The Rabin Memoirs.

"You don't make peace with friends. You make it with very unsavory enemies": First Edition of The Rabin Memoirs; Inscribed by Him in the Year of Publication to Lord Peart

The Rabin Memoirs.

RABIN, Yitzhak.

$1,200.00

Item Number: 118518

Boston: Little, Brown & Company, 1979.

First edition in English of the memoirs of Yitzhak Rabin. Octavo, original cloth, illustrated with sixteen pages of photographs and five maps. Association copy, inscribed by the author on the half-title in the year of publication, “To Lord Peart with great respect Y. Rabin 7.12.79.” The recipient Fred Peart was a British Labour politician who served in the Labour governments of the 1960s and 1970s and was a candidate for Deputy Leader of the Party. In 1976, Peart was created a life peer serving as Leader of the House of Lords and Lord Privy Seal at a time when the Labour faction in the Lords was tiny compared to the vast Tory majority, mainly composed of hereditary peers. After Margaret Thatcher won the 1979 election, Peart continued as Leader of the Labour Peers and thus became Shadow Leader of the House of Lords. He served in those roles until 1982. Fine in a near fine dust jacket.

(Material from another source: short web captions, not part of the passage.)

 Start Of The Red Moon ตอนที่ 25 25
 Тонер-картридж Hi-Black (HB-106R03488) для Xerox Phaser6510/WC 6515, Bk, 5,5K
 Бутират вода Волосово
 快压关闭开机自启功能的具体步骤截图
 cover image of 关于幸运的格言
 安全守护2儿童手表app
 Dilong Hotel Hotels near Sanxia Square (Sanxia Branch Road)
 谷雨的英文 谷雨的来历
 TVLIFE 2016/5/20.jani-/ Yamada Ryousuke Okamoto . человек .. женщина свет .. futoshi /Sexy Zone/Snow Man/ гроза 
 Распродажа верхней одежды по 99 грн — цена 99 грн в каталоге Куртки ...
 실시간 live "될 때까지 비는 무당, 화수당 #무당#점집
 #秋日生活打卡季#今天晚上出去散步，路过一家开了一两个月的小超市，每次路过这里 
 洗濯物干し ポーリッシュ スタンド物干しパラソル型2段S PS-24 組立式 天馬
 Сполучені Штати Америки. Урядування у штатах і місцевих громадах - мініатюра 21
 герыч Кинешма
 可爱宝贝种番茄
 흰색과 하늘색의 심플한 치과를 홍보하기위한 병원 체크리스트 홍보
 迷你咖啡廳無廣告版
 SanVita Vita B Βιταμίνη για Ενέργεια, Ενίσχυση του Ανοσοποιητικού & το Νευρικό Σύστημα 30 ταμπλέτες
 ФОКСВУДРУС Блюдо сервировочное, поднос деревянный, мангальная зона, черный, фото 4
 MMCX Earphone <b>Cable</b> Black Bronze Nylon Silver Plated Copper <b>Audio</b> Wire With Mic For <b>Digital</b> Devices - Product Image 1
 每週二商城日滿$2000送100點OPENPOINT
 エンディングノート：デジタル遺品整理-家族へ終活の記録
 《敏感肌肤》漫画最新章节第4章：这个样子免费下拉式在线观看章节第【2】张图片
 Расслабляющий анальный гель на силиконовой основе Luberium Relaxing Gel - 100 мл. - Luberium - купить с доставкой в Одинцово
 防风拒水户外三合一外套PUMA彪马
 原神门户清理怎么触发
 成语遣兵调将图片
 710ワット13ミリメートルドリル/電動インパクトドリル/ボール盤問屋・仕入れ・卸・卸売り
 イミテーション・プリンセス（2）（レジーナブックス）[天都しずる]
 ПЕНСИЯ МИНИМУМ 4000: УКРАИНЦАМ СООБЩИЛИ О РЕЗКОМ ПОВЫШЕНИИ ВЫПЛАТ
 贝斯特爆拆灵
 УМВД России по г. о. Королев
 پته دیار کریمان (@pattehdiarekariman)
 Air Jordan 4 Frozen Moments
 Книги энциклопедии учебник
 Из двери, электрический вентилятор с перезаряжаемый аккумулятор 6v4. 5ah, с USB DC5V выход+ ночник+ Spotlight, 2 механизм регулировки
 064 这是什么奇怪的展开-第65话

Yitzhak Rabin was the fifth Prime Minister of Israel, serving two terms in office, 1974–77 and 1992 until his assassination in 1995. Rabin was born in Jerusalem to Ukrainian-Jewish immigrants and was raised in a Labor Zionist household. He led a 27-year career as a soldier. As a teenager he joined the Palmach, the commando force of the Yishuv. He eventually rose through its ranks to become its chief of operations during Israel's War of Independence. He joined the newly formed Israel Defense Forces in late 1948 and continued to rise as a promising officer. He helped shape the training doctrine of the IDF in the early 1950s, and led the IDF's Operations Directorate from 1959 to 1963. He was appointed Chief of the General Staff in 1964 and oversaw Israel's victory in the 1967 Six-Day War. Rabin served as Israel's ambassador to the United States from 1968 to 1973, during a period of deepening U.S.–Israel ties. He was appointed Prime Minister of Israel in 1974, after the resignation of Golda Meir. In his first term, Rabin signed the Sinai Interim Agreement and ordered the Entebbe raid. Rabin was Israel's minister of defense for much of the 1980s, including during the outbreak of the First Intifada. In 1992, Rabin was re-elected as prime minister on a platform embracing the Israeli–Palestinian peace process. He signed several historic agreements with the Palestinian leadership as part of the Oslo Accords. In 1994, Rabin won the Nobel Peace Prize together with long-time political rival Shimon Peres and Palestinian leader Yasser Arafat. Rabin also signed a peace treaty with Jordan in 1994. Rabin's memoirs are important not only for the insider's view they offer about Israel and the Middle East, but also for providing a very human portrait of a heroic world leader.